Temps de lecture : 4 min

Les journaux adorent les phrases chocs, les titres aguicheurs. Tout de suite, le regard du lecteur est attiré par les quelques mots imprimés en gras, et son attention plonge aussitôt dans le thème évoqué. Ainsi, au hasard d’une flânerie dans les rayons d’un supermarché, -on meuble comme on peut les courses avec Madame –, je suis tombé sur un intitulé accrocheur, bien en vue au fond de la page de tête de l’Avenir du Luxembourg, sous la photo des Diables Rouges qui s’apprêtaient à rencontrer la « très redoutable » équipe de Saint-Marin. On pouvait lire : « 6 exploitations bovines viandeuses sur 10 ont fermé leurs portes en Wallonie, au cours des dix dernières années ! ». Sapristi ! Ils auraient pu écrire 3 sur 5, ou encore 60 %. « 6 sur 10 » leur semblait-il davantage interpellant, sans doute ?

À FAIRE
1. Reprenez l'article sur les titres accrocheurs depuis « Temps de lecture » jusqu'à « interpellant, sans doute ? » inclus, en remplaçant « journaux » par « quotidiens ».
2. Poursuivez l'article sur les titres accrocheurs à partir de sa dernière phrase.

ENREGISTREMENTS

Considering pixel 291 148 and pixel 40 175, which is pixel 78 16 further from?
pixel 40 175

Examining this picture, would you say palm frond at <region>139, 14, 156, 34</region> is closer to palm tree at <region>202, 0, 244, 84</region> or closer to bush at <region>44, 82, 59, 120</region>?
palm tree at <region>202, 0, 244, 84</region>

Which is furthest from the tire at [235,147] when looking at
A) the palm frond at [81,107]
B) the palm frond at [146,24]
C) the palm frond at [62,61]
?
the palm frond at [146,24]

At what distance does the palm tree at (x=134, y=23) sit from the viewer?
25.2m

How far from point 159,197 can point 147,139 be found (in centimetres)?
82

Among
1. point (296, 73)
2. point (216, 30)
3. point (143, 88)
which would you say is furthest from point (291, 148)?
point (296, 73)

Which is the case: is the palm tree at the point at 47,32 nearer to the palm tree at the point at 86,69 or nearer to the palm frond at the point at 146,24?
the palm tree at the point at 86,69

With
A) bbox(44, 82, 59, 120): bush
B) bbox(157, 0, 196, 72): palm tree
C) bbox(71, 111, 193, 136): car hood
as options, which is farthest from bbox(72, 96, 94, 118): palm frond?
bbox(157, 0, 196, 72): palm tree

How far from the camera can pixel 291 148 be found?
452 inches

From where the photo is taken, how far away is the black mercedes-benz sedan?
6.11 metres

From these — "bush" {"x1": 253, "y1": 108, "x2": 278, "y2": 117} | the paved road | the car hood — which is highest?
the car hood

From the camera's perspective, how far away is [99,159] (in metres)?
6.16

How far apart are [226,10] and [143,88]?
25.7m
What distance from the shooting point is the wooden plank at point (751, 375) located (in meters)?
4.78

RÉPONSES DANS L'ORDRE
1.
Temps de lecture : 4 min

Les quotidiens adorent les phrases chocs, les titres aguicheurs. Tout de suite, le regard du lecteur est attiré par les quelques mots imprimés en gras, et son attention plonge aussitôt dans le thème évoqué. Ainsi, au hasard d’une flânerie dans les rayons d’un supermarché, -on meuble comme on peut les courses avec Madame –, je suis tombé sur un intitulé accrocheur, bien en vue au fond de la page de tête de l’Avenir du Luxembourg, sous la photo des Diables Rouges qui s’apprêtaient à rencontrer la « très redoutable » équipe de Saint-Marin. On pouvait lire : « 6 exploitations bovines viandeuses sur 10 ont fermé leurs portes en Wallonie, au cours des dix dernières années ! ». Sapristi ! Ils auraient pu écrire 3 sur 5, ou encore 60 %. « 6 sur 10 » leur semblait-il davantage interpellant, sans doute ?

2.
Le contenu de l’article n’apporte vraiment rien d’intéressant à se mettre sous la dent, beaucoup de portes largement ouvertes sont enfoncées par des propos convenus, désespérants de bêtise et de totale incompréhension du monde agricole. Les médias vivent de l’immédiat ; ils caressent dans le sens du poil et racontent ce que la majorité veut entendre. Le mot d’ordre des bien-pensants ne varie pas d’un iota, au fil des semaines et des mois, dans tous les articles et émissions qui montent à l’abordage du sujet, sabres au clair et sans faire de quartier : « Il faut se diversifier, ouvrir des circuits courts, fermer les circuits longs, produire bio, vendre en direct, etc. ». Ils s’attachent à planter ce genre d’arbres qui cachent la forêt. Sans doute ignorent-ils que 90 % de l’alimentation européenne provient toujours et encore de l’agriculture conventionnelle, celle qu’ils appellent « industrielle » ? Les mé-connaissance et -reconnaissance notre profession sont sidérantes ; les explications sont décousues et aucun journaliste-feuille-de-chou ne s’attache à déconstruire les causes profondes de l’étiolement de notre agriculture d’élevage, de son dessèchement inexorable, du pourrissement de ses racines. Peu de personnes lisent le Sillon Belge, en dehors de ses traditionnels abonnés ruraux. Il est pourtant très facile d’y trouver les réponses à cet intolérable « 6 sur 10 », mais trop peu connaissent notre journal, ceux-là même qui s’arrogent le droit de nous juger et de nous conseiller. Le problème est très vaste, et nous-mêmes agriculteurs ne comprenons pas toujours vraiment ce qui nous arrive.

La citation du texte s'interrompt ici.